The Fleet Street Murders | |
Author: | Charles Finch |
Language: | English |
Series: | Charles Lenox series |
Genre: | Mystery, crime novel |
Publisher: | St. Martin’s Press |
Pub Date: | November 10, 2009 |
Pages: | 320 (first edition, hardcover) |
Isbn: | 978-0-312-56551-0 |
Preceded By: | The September Society |
Followed By: | A Stranger in Mayfair |
The Fleet Street Murders, by Charles Finch, is the mystery set in London and in northern England in 1867 during the Victorian era. It is the third novel in the Charles Lenox series.
While gentleman and amateur detective Charles Lenox is celebrating his engagement to his best friend and neighbor Lady Jane Grey, two journalists are murdered simultaneously across London.
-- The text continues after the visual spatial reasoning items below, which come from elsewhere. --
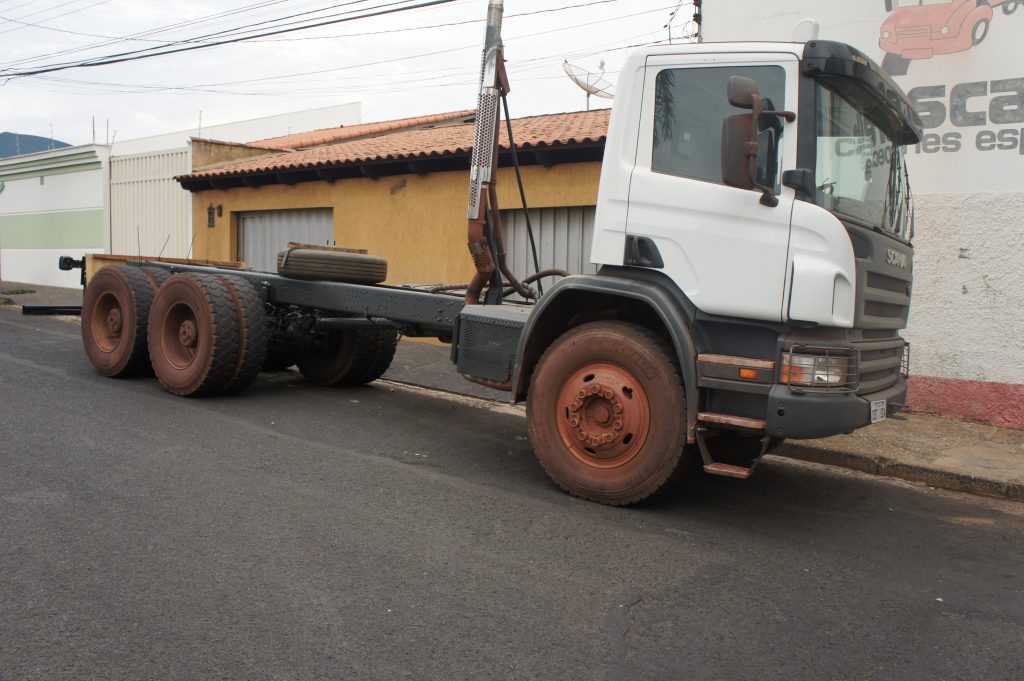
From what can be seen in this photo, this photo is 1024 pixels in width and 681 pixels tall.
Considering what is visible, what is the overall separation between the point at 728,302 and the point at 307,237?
37.9ft

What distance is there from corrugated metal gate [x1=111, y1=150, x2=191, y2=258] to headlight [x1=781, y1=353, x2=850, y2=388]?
612 inches

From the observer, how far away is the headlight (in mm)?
4770

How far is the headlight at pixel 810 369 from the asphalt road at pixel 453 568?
95 centimetres

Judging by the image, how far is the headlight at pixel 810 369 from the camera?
4.77 meters

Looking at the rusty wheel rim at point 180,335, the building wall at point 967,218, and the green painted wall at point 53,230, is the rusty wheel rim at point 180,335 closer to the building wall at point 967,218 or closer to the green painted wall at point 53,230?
the building wall at point 967,218

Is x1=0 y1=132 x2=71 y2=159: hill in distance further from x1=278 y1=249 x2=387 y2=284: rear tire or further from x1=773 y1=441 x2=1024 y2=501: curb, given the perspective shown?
x1=773 y1=441 x2=1024 y2=501: curb

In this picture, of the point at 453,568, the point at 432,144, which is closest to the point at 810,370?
the point at 453,568

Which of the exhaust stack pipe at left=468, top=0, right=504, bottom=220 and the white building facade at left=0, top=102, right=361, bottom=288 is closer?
the exhaust stack pipe at left=468, top=0, right=504, bottom=220

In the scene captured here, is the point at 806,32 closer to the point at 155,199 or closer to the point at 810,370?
the point at 810,370

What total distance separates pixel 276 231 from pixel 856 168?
495 inches

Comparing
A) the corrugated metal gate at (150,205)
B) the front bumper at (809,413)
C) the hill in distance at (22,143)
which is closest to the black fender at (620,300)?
the front bumper at (809,413)

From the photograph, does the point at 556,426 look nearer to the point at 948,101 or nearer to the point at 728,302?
the point at 728,302

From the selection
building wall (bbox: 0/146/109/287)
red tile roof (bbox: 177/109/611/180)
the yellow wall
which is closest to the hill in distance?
building wall (bbox: 0/146/109/287)

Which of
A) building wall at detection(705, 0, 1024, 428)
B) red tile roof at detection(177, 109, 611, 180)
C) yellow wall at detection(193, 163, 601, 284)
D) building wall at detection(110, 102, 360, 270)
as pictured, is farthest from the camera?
building wall at detection(110, 102, 360, 270)
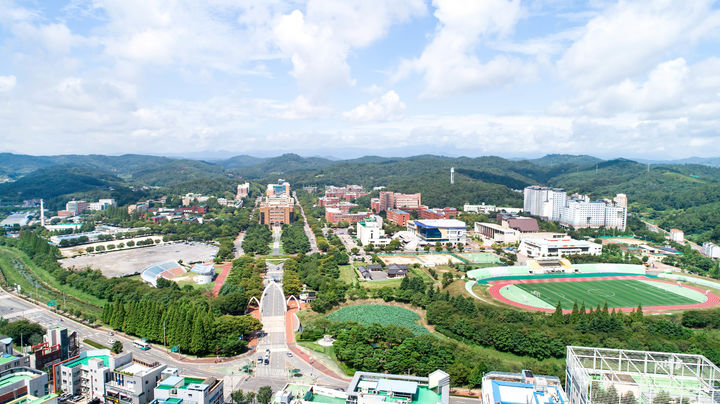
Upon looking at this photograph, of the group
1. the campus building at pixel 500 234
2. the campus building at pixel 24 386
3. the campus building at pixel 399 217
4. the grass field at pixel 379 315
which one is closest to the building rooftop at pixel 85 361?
the campus building at pixel 24 386

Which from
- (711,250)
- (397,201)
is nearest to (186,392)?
(711,250)

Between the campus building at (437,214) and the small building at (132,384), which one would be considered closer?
the small building at (132,384)

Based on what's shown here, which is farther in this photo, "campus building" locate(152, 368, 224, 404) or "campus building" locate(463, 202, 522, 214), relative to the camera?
"campus building" locate(463, 202, 522, 214)

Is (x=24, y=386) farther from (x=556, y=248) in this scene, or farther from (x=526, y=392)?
(x=556, y=248)

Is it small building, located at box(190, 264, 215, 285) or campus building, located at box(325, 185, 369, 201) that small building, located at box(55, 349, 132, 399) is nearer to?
small building, located at box(190, 264, 215, 285)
Lenox starts to involve himself in this strange case despite hostility from Scotland Yard, but soon must leave it behind to travel to Stirrington, in northern England, where he is running for a seat in Parliament. Once at Stirrington, he has to overcome local suspicion of an outsider, and faces a shock when Lady Jane sends him a letter casting doubt on their upcoming marriage. Meanwhile in London, the police have arrested two unlikely suspects. Lenox races back and forth between London and Stirrington to solve the crime, face the results of the election, and save his imperiled engagement. In the process, he discovers that the culprit is an old nemesis.
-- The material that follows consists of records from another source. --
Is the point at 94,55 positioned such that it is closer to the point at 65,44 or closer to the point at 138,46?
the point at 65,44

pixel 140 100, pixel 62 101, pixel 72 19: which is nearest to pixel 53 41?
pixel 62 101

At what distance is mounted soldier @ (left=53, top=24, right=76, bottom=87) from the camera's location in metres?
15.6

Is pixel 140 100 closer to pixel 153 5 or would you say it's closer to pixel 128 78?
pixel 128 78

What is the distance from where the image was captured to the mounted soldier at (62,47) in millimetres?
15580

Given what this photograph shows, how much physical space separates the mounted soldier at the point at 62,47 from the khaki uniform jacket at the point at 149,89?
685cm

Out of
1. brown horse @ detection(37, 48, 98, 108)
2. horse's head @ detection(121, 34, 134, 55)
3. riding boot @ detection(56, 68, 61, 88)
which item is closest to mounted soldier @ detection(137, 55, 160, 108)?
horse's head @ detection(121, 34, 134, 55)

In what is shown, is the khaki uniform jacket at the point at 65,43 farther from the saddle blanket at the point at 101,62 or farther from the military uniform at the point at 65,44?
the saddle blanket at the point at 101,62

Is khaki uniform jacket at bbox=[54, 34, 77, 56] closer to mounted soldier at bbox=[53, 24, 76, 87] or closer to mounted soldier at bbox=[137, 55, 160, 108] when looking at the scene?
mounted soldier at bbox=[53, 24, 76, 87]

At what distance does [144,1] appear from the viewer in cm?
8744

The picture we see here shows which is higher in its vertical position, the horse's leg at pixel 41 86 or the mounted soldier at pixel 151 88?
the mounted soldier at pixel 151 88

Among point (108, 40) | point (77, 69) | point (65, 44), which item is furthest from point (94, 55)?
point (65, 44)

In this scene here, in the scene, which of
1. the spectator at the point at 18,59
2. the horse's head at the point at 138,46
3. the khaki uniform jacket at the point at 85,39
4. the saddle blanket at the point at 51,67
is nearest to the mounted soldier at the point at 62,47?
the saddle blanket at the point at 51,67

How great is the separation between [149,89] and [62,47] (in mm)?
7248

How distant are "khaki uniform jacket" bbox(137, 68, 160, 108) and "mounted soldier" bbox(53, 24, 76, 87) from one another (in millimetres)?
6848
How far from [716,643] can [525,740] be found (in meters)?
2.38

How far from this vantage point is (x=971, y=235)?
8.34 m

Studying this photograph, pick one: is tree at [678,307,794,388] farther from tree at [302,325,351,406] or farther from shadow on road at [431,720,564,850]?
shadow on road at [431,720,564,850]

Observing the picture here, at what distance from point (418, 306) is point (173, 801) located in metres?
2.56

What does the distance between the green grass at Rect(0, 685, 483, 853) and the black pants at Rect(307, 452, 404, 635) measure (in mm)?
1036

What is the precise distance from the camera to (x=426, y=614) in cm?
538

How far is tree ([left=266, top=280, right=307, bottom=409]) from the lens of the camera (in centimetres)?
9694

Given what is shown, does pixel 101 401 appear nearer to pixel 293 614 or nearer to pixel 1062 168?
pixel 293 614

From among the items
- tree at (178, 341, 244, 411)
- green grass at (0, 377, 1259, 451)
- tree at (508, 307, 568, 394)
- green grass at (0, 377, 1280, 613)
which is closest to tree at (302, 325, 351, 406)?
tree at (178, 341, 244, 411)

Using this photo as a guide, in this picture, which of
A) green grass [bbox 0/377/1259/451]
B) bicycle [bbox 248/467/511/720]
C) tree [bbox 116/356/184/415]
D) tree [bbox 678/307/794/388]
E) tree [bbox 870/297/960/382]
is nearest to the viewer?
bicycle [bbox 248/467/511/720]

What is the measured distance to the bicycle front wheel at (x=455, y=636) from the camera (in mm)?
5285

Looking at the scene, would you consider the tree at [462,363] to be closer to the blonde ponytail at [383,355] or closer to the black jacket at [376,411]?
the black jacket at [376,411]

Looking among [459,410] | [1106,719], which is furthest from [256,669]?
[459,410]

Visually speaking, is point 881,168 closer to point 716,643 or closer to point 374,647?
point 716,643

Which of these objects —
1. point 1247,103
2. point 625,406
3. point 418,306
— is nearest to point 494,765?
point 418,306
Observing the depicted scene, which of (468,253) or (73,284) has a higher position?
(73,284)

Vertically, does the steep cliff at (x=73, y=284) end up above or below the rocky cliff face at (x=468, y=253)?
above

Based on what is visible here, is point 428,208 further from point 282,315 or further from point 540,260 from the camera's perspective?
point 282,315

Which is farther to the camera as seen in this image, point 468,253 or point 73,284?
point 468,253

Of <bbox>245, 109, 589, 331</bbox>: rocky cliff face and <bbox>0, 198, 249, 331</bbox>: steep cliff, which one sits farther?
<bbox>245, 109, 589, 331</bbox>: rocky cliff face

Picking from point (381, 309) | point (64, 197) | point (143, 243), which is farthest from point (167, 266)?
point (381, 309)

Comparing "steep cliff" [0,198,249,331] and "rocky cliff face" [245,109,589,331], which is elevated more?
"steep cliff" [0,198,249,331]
The Fleet Street Murders was nominated for the Nero Award in 2010.[1]
The Fleet Street Murders was first published in hardcover by St. Martin’s Minotaur and released on November 10, 2009.[2] A large print edition was published by Center Point Publishing on December 1, 2009.[3] The trade paperback was released on July 20, 2010.
Finch received favorable reviews in several major newspapers. Marilyn Stasio of the New York Times called The Fleet Street Murders "a beguiling Victorian mystery [with] an amiable gentleman sleuth cut from the same fine English broadcloth as Dorothy L. Sayers’s Lord Peter Wimsey."[4] The Richmond Times-Dispatch praised the book, saying that "this third entry in Finch’s series shows the author at his confident best, with a well-conceived story [and] an honorable and amiable hero."[5]